TEXT EXTRACT:
Fear. Where do I begin with that one? Fear that I would make a mistake and give them something they shouldn’t have and make them sick. Fear that my children would do the same thing. Fear of letting them go off to school and trusting others to care for them. Fear that their peers would taunt or tempt them because their dietary needs were different. And the greatest fear: that someone wouldn’t be there who knew what to do in an emergency situation.
Information. I needed more and didn’t know where to begin. I didn’t know where to shop, what to shop for, what my resources were and where to go for support. It was the need to better protect my children that drove my passion to learn more. I have embraced the challenges thrown our way and turned them into incredible learning and teaching tools for all of our family.
EDUCATION. Be pro-active in educating yourself, your children, your family and anyone or group in your community who is willing to listen. Being knowledgeable, approachable and non-threatening will open up many opportunities. Go to FAAN, local allergy support groups, or web based resources for help and ideas.

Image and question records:
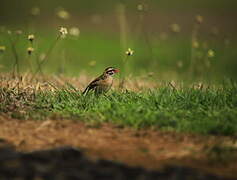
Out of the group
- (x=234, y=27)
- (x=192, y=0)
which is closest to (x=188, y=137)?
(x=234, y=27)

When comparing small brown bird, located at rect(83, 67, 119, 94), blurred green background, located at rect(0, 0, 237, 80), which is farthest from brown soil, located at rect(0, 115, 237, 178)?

EXERCISE SET:
**a.** Decide whether each statement agrees with the food allergy passage: (i) The writer's greatest fear was that nobody who knew what to do would be present in an emergency. (ii) From the start, the writer knew where to shop. (iii) The passage advises against using web-based resources. For each, answer yes or no and quote the passage's deciding words.
**b.** Resume the food allergy passage after its final sentence and write the next part.

THE ANSWERS:
**a.**
(i) Yes: "And the greatest fear: that someone wouldn’t be there who knew what to do in an emergency situation."
(ii) No: "I didn’t know where to shop, what to shop for, what my resources were and where to go for support."
(iii) No: "Go to FAAN, local allergy support groups, or web based resources for help and ideas."

**b.**
There have been some wonderful discoveries. I am a decent cook and baker. Turns out others will even pay me to bake for them. We CAN eat out. We DO HAVE a list of favorite pre-packaged foods that make having lunch and dinner easier. And OTHERS CAN BE TRUSTED to help keep my children safe. My nicest surprise? Turns out my children’s classmates are their strongest advocates. Due to yearly Allergy Awareness classes I have presented, their peers are often more aware of mychildren’s allergies than are their teachers.
I am a more compassionate person and very engaged mother because of my children. Their challenges have provided me with a focus and passion in life which I never imagined existed.
I challenge you to go out and make a difference for your children, even if it’s only one person at a time!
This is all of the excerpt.